PROMPT 1 –
From the post about what time on GAG has taught its writer, list every distinct word containing a capital letter somewhere other than its first position.
PROMPT 2 –
Proceed with the post about lessons learned from time on GAG, picking up after its final sentence.

What has your time on GAG taught you about yourself?

AmandaYVR
This image is not exactly relevant, but Ive been wanting to use it somewhere for a while now.
This image is not exactly relevant, but I've been wanting to use it somewhere for a while now.

I was going to make this a spontaneous question for all, but I was running out of characters so I'm switching over to a MyTake instead. This was not my intention, so please treat this as a question and answer this yourself. I'd love to hear your take on it.

I'm going to go deep and be perhaps revealing here.

The things I've learned probably relate to other things along this same timeline in my life. I haven't only learned them from gag, but there are some things that have merged, and solidified in my mind lately.

INFORMATION SHOWN –
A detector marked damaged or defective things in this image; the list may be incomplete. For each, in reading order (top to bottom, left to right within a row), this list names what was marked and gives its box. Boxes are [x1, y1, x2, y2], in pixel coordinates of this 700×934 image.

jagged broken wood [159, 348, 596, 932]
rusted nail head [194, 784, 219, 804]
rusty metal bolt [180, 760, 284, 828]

EXERCISE RESULT 1 –
GAG, AmandaYVR, MyTake

EXERCISE RESULT 2 –
I Needed Some New People in My LIfe. It Wasn't That I Couldn't Find Anyone Interesting Anymore

I have found interest in people again. Those of you who know me at all know that I am often digging for something deeper, more honest, more meaningful. Superficiality doesn't do much for me. I think there is potential to find more understanding, more fulfuillment by going beyond the surface. I can get something, actually a fair bit, out of polls and surveys and seeing where the general population (the zeitgeist, as I say) sits on things. That's informative. But what has more interest to me is the individual stories, and how a person's experiences and backgrounds shape them, and more significantly if they can overcome their past histories. I've come to be reminded that hearing things in overarching generalities, where culture is going and how it is shifting, is only satisfying to a point. We lose the real connection to people. It's distanced, abstract. I thought I wasn't interested or curious about people anymore, but part of that was because the relationships with people I used to know, or have known a long time, had changed, or all the good had, in essence, evaported, and they were no longer interesting to me. I'd explored those people and relationships and they had become unfulfilling, stale. The past became the past and nothing more. People change. People grow apart. Paths diverge. That's life, it's alright. But it was giving me the impression that there were no people I really wanted to know anymore. People were a disappointment. Stage left: enter gag.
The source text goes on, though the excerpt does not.